On le sait. On l’a toujours su, dit et redit... et pourtant... Le Liban a une vocation millénaire, mais ce n’est pas une vocation guerrière, quoique ce pays se soit prêté, épisodiquement, à quelque aventure sans lendemain, c’est un pays de négoce, de spéculation financière, de banque, de tourisme, de villégiature, de soins de santé, il est doté d’un équipement hospitalier et d’un corps médical uniques en Orient; son emblème national pourrait être celui de la Croix-Rouge, mais c’est un Cèdre, ce qui est bucolique et tout aussi pacifique. Il s’est, sans doute, doté d’une armée et, pour faire comme tout le monde dans la région, il a élu un chef d’Etat galonné, mais ce n’est pas pour partir en guerre. Loin de là! La doctrine plus d’une fois proclamée, ces temps-ci, est que l’armée libanaise ne doit pas être exposée à une confrontation avec son voisin sur-armé du Sud.

C’est donc ce pays pacifique qu’Israël veut ruiner. Il le dérange à tout point de vue: par la composition multiconfessionnelle de sa population, par ses succès commerciaux, par l’étendue de ses amitiés internationales, etc... Il a commencé par le miner, dès 1948, lors de sa conquête du territoire palestinien en forçant une masse de réfugiés à s’y rassembler. Puis, il a entrepris de l’occuper militairement, sous prétexte de faire la chasse à ces mêmes Palestiniens et il s’y est embourbé comme chacun sait. Maintenant, mettant en œuvre toute sa puissance aérienne et maritime, il veut le détruire, l’effacer de la carte.

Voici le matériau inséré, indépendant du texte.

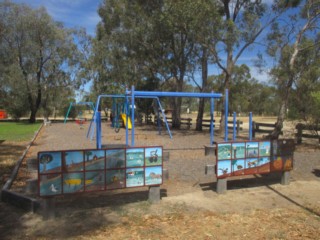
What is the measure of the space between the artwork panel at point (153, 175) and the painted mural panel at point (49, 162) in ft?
4.68

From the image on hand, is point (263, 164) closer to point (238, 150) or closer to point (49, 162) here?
point (238, 150)

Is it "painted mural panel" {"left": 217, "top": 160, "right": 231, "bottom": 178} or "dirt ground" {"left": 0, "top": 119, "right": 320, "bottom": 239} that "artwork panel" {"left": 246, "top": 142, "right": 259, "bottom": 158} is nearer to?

Comme un criminel se débarrasse d’un témoin encombrant. Car le Liban est, d’abord, un témoin, un témoin gênant.
Pour ce faire, Israël dispose d’un prétexte qu’il exploite sans scrupule, assuré du soutien indéfectible de la plus grande puissance du monde, dirigée par un certain G.W. Bush, lecteur de la Bible et obsédé de terrorisme. Ne lui a-t-on pas décrit le parti de la résistance libanaise comme une bande de terroristes? Dès lors, Israël a carte blanche.

***

Voilà où nous en sommes.
On est pris dans un engrenage sur lequel nous n’avons pas le moindre pouvoir, mais qui met en jeu un ensemble de facteurs régionaux que l’intervention militaire américaine en Irak et en Afghanistan a déclenché, mais qu’elle est loin de maîtriser. C’est le moment que choisit Israël pour pousser ses pions, afin d’orienter les développements de la situation dans le sens qui correspond à ses propres objectifs.

Ces objectifs se résument en une formule de base: un bouleversement général des structures politiques de tout le Proche-Orient et leur refonte sur une base étroitement confessionnelle à l’exemple de l’Etat d’Israël lui-même.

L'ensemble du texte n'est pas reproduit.